Il dubbio e la scelta di Norberto Bobbio

Il Bloc Notes di Michele Magno

 

Secondo Roland Barthes (che lo ha coniato), il termine “neneismo” consiste nello stabilire due contrari e nel soppesarli l’uno con l’altro in modo da rifiutarli ambedue: non voglio né questo né quello. Si tratta di un procedimento magico, precisava l’eminente semiologo francese, attraverso cui si equipara quanto è imbarazzante scegliere per liberarsi di una realtà che non corrisponde ai propri pregiudizi (“Miti d’oggi”, Einaudi, 1994). Dal “né con lo Stato né con le Br” di ieri al “né con la Nato né con Putin” di ora, la nostra storia più recente è piena di neneismi. I loro adepti, pallide controfigure del Romain Rolland autore, poco dopo l’inizio della Grande guerra, di “Au-dessus de la mêlée” (“Al di sopra della mischia”), non hanno il coraggio di assumersi la prima responsabilità che Norberto Bobbio assegnava agli intellettuali: quello di “impedire che il monopolio della forza divenga anche il monopolio della verità” (“Il dubbio e la scelta”, La Nuova Italia Scientifica, 1993).

Al contrario, i Canfora, Di Cesare, Orsini, Rovelli (solo per fare qualche nome) predicano il “né di qua né di là”, ritengono che il loro compito sia quello di non sporcarsi le mani, di guardare con aristocratico disdegno i cani che si azzuffano; e magari di continuare a speculare, pronosticando sventure, sull’esito della “operazione militare speciale”. Sono quegli studiosi che, professandosi neutrali, credono “di galleggiare sui flutti -aggiungeva Bobbio- come i signori della tempesta, e sono respinti, senza che se ne accorgano, in una isola disabitata”. Ma nel tempo presente, dove sono in gioco i valori sommi della democrazia liberale, non c’è spazio per posizioni terziste (leggi: antioccidentali). Bisogna scegliere da che parte stare: o di qua o di là.

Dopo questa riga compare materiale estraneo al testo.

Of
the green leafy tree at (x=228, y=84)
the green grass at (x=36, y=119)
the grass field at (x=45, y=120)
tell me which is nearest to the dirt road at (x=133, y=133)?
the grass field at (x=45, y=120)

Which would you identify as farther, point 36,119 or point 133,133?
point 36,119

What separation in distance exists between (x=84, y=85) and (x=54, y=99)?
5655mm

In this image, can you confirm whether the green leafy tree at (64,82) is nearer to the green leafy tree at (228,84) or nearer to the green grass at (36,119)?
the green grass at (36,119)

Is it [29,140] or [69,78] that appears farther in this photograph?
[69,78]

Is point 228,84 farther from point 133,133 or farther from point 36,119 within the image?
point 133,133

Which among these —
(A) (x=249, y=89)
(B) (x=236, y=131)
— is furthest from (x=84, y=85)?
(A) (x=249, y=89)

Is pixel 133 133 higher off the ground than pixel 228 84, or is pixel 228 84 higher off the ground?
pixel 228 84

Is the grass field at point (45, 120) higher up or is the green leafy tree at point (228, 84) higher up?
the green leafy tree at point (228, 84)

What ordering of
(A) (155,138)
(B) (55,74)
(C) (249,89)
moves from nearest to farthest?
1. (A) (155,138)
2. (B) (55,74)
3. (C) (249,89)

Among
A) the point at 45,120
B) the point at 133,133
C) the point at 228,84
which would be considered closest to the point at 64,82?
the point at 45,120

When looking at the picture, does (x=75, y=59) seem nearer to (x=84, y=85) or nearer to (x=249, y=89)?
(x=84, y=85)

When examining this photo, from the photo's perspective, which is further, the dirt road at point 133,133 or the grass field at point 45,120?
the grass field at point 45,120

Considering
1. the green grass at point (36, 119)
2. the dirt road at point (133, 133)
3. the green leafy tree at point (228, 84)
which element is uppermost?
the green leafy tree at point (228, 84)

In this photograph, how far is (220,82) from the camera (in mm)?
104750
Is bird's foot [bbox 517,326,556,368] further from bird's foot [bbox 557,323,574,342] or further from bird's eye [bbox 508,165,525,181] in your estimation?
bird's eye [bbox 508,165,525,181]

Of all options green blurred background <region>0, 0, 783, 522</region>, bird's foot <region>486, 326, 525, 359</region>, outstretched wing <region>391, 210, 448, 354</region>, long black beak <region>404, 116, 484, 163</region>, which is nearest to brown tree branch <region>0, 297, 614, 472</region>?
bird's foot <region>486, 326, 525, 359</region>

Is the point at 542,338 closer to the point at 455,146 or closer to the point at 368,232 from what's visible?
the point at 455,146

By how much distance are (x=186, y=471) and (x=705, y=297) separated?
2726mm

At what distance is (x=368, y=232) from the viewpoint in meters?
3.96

Per riprendere una metafora cara a Julien Benda, tra Michelangelo che rinfaccia a Leonardo la sua indifferenza alle sventure di Firenze, e Leonardo che risponde che lo studio della bellezza occupa tutto il suo cuore, i sedicenti partigiani della pace non dovrebbero avere dubbi a schierarsi con lo scultore della Pietà. C’è un verso del “Bellum Civile” del poeta latino Lucano che recita: “Victrix causa deis placuit/ Sed victa Catoni”. Il suo senso è: la causa di Cesare vinse perché appoggiata dagli dei, mentre Catone l’Uticense perse per aver sposato la causa della libertà repubblicana. Significa che i vinti hanno sempre torto per il solo fatto di essere vinti? Ma il vinto di oggi non può essere il vincitore di domani?